More studies show that ROS is a double-edged sword in that too much and too little are not conducive to the healthy growth of plants [44]. In most plants, plant cells accumulate reactive oxygen species under drought stress, leading to metabolic disorders [45]. Under long-term evolution pressure, plants adopt enzymatic systems (SOD, POD, etc.) and non-enzymatic systems (Pro, etc.) to scavenge reactive oxygen species to maintain normal cellular activity [46]. In this study, MDA content was significantly increased, which indicated that drought stress caused damage to plant cells. Moreover, SOD enzyme activity, POD enzyme activity and proline content were significantly increased under drought stress, which indicated that the above two systems existed in I. domestica to resist drought stress. These results are consistent with those of previous studies [9]. In addition to the role of clearing reactive oxygen species in rhizomes and roots, POD enzymes can also catalyze the reduction of H2O2 by taking electrons to phenolic molecules such as isoflavones. This may be the reason for the reduction in rhizomes’ and roots’ isoflavone levels due to severe drought stress. In addition, ABA may be involved in regulating the drought resistance mechanism of roots from the PCA results. The above research results will be helpful for the ecological planting of medicinal plant and the development and utilization of non-medicinal parts of I. domestica.

5. Conclusions

In this study, moderate drought stress (14% soil water content) balanced cell homeostasis with minimal plant growth impact, enhanced protective enzyme activity and osmotic substance levels, and increased isoflavone buildup. Therefore, soil moisture can be adjusted appropriately to put the herb into a stress state to increase the quality of medicinal materials during the cultivation of I. domestica. In addition, roots, rich in isoflavones, have great development prospects, and should be harvested together with rhizomes. The results lay a foundation for the study of stress cultivation and drought resistance of I. domestica.
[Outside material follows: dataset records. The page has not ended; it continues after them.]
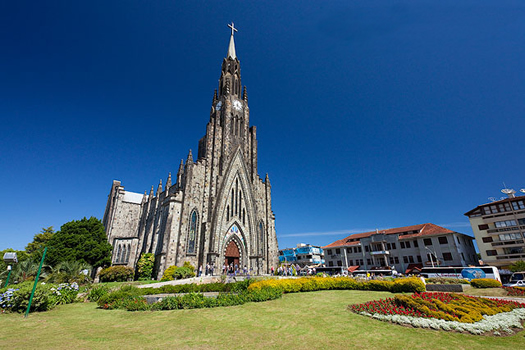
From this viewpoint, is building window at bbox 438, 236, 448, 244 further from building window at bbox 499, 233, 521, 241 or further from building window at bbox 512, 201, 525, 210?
building window at bbox 512, 201, 525, 210

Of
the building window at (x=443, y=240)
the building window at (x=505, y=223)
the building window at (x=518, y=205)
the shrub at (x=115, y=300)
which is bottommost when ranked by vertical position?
the shrub at (x=115, y=300)

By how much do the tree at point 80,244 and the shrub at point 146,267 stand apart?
7.89 metres

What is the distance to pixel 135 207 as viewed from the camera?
165ft

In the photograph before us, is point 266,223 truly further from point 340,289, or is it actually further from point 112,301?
point 112,301

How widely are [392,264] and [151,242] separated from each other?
158ft

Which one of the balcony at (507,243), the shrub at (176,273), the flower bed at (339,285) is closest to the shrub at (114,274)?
the shrub at (176,273)

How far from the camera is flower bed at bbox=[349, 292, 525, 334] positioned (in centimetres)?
818

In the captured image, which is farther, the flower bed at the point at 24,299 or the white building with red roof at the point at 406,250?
the white building with red roof at the point at 406,250

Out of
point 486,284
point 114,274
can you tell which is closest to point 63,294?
point 114,274

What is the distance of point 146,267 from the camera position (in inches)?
1176

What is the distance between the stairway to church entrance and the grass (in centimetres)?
2393

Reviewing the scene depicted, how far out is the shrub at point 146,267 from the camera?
29.4 metres

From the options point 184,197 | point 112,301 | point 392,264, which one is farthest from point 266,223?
point 392,264

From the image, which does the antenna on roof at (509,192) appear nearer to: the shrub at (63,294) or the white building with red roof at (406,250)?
the white building with red roof at (406,250)
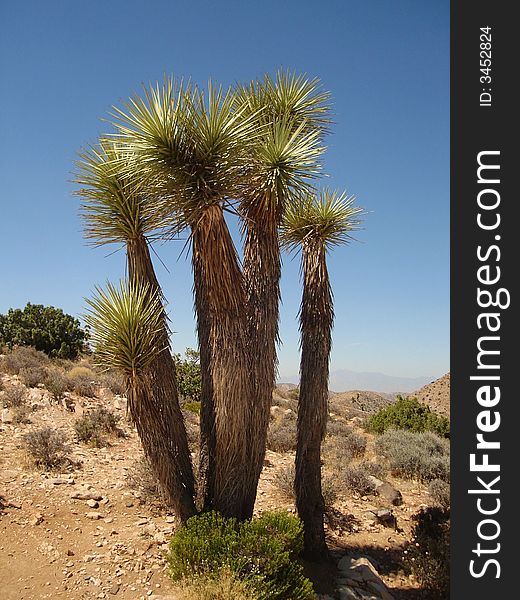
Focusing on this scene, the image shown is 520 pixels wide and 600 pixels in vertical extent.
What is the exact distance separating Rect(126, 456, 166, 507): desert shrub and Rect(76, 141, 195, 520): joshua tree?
108 centimetres

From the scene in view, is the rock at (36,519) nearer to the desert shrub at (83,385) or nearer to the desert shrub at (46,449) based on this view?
the desert shrub at (46,449)

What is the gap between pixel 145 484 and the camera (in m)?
7.18

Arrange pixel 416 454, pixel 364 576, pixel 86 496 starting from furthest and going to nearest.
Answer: pixel 416 454
pixel 86 496
pixel 364 576

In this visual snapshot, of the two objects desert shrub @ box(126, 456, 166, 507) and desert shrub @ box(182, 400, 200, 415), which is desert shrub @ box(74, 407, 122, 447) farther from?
desert shrub @ box(182, 400, 200, 415)

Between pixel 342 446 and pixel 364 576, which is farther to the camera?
pixel 342 446

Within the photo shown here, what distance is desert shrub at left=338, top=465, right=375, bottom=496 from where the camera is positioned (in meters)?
8.95

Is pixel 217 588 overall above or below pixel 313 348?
below

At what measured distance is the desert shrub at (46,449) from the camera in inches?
300

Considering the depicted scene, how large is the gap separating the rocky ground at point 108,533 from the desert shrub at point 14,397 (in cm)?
78

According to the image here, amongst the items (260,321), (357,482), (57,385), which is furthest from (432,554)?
(57,385)

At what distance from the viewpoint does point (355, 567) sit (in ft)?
19.8

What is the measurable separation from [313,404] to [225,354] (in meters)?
1.68

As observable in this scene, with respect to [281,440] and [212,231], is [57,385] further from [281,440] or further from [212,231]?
[212,231]

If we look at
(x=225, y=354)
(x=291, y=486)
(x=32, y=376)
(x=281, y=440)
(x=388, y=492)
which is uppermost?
(x=225, y=354)
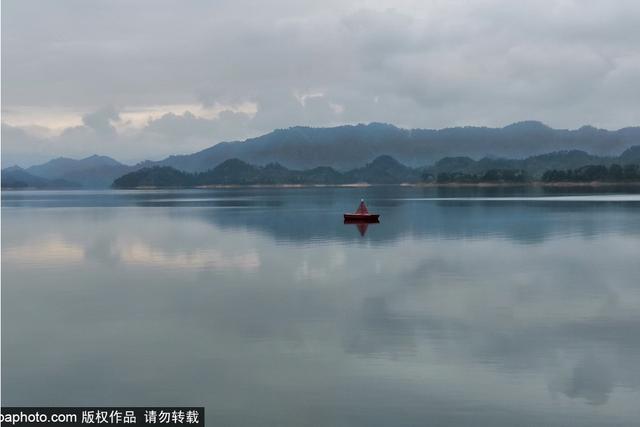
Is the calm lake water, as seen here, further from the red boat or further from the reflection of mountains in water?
the red boat

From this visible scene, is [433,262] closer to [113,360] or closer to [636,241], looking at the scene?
[636,241]

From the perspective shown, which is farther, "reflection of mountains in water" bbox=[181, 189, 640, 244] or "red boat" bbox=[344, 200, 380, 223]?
"red boat" bbox=[344, 200, 380, 223]

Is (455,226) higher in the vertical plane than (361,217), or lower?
lower

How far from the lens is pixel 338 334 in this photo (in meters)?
24.1

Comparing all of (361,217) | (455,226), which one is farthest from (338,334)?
(361,217)

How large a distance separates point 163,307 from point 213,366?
33.9ft

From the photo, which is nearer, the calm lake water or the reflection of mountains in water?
the calm lake water

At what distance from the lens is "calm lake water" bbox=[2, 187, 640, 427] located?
16.9 metres

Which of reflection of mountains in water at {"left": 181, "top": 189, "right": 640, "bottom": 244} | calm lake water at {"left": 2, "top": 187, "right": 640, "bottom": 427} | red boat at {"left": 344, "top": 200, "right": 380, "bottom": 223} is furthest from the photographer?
red boat at {"left": 344, "top": 200, "right": 380, "bottom": 223}

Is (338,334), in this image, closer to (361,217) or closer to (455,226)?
(455,226)

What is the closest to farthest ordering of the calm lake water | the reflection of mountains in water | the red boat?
the calm lake water < the reflection of mountains in water < the red boat

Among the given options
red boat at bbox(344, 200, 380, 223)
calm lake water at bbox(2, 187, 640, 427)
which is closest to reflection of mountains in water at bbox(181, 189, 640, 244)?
red boat at bbox(344, 200, 380, 223)

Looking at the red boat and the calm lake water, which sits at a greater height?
the red boat

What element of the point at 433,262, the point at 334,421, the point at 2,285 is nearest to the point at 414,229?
the point at 433,262
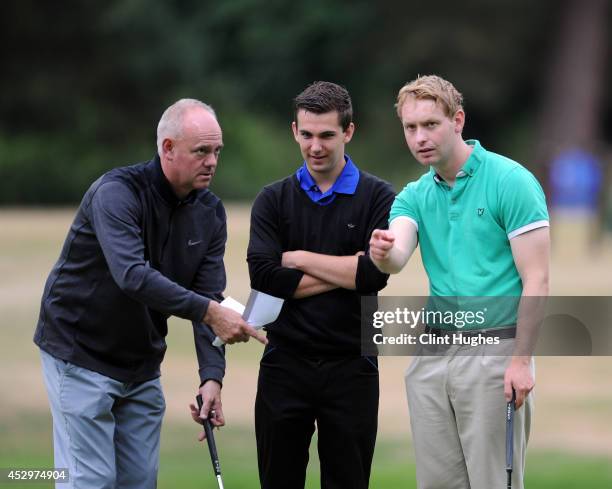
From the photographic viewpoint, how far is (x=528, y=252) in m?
4.69

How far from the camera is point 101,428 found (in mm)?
5027

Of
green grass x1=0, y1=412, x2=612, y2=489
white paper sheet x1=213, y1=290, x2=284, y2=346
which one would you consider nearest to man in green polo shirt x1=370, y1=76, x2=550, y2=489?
white paper sheet x1=213, y1=290, x2=284, y2=346

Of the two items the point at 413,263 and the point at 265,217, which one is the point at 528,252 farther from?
the point at 413,263

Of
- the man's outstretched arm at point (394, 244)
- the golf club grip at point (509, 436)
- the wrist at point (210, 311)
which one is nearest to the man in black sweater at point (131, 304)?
the wrist at point (210, 311)

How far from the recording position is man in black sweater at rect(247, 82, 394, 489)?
5184 millimetres

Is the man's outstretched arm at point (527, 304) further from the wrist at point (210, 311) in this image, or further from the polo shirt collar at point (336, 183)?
A: the wrist at point (210, 311)

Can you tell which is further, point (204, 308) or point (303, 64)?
point (303, 64)

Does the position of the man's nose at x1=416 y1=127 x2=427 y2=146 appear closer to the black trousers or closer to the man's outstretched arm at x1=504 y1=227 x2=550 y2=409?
the man's outstretched arm at x1=504 y1=227 x2=550 y2=409

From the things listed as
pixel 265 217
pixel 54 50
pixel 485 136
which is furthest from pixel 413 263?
pixel 485 136

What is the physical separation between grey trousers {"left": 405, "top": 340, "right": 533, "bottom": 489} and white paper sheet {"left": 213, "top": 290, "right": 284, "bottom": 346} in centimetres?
66

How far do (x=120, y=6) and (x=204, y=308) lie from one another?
34.7 meters

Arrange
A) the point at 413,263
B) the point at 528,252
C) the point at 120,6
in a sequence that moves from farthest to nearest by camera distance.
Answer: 1. the point at 120,6
2. the point at 413,263
3. the point at 528,252

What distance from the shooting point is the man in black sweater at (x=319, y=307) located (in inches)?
204

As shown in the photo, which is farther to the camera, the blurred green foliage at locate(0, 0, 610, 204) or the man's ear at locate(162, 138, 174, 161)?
the blurred green foliage at locate(0, 0, 610, 204)
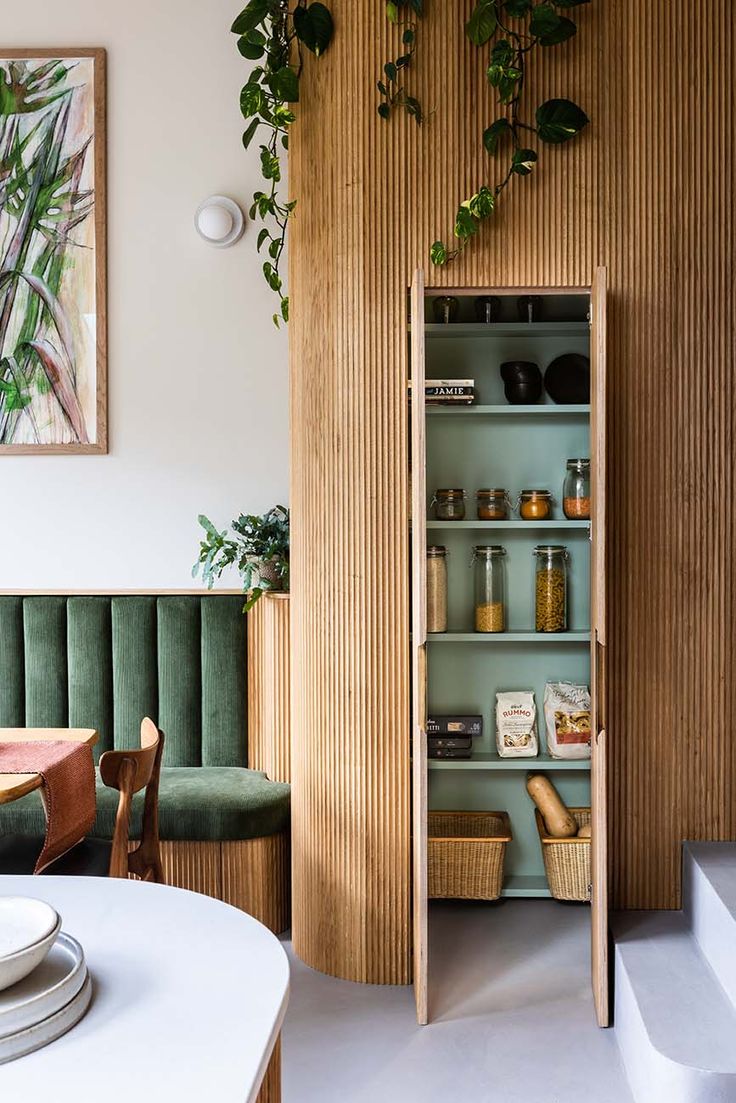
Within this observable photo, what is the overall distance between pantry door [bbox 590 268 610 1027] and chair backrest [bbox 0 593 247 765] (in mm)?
1528

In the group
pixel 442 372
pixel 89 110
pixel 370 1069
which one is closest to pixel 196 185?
pixel 89 110

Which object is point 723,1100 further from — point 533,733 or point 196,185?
point 196,185

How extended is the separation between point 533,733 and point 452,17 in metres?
2.26

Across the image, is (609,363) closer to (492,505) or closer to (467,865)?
(492,505)

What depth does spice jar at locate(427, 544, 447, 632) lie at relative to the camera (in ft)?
10.4

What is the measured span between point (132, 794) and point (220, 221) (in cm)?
229

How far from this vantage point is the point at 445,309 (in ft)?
10.7

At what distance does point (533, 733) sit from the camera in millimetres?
3352

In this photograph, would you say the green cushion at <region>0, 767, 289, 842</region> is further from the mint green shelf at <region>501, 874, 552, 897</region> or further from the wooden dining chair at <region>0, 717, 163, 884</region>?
the mint green shelf at <region>501, 874, 552, 897</region>

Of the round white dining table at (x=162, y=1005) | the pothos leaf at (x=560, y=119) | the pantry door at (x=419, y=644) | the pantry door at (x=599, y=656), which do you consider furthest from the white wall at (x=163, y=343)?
the round white dining table at (x=162, y=1005)

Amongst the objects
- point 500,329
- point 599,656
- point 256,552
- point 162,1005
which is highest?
point 500,329

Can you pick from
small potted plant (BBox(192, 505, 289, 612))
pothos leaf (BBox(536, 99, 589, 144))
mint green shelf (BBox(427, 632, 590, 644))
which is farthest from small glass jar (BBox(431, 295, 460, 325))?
mint green shelf (BBox(427, 632, 590, 644))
Unfortunately, only biennial plants were researched in this study, and whether triennial individuals have the same growth and development regularity has not been explored, which warrants further investigation.

Supplementary Materials

The following supporting information can be downloaded at: https://www.mdpi.com/article/10.3390/agronomy14081730/s1, Table S1: Primers used for qRT-PCR; Table S2: Regression analysis of rhizome and root isoflavones; Table S3: Absolute values as well as log2 values of the transcript expression.

Author Contributions

Conceptualization, L.Y. and M.H.; methodology, C.L. and A.D.; software, Q.A.; validation, Q.A., A.D. and C.L.; formal analysis, Q.A.; investigation, Q.A.; resources, M.H.; data curation, C.L.; writing—original draft preparation, Q.A.; writing—review and editing, A.D.; visualization, Q.A.; supervision, L.Y.; project administration, M.H.; funding acquisition, Q.A., C.L. and L.Y. All authors have read and agreed to the published version of the manuscript.

Funding

This work was funded by the Modern Agricultural Industrial Technology System Project (CARS-21), National Natural Science Foundation of China (31200178), Science and Technology Development Plan of Jilin Province (20210204184YY), and Talent introduction program SKYJ202303 (200425).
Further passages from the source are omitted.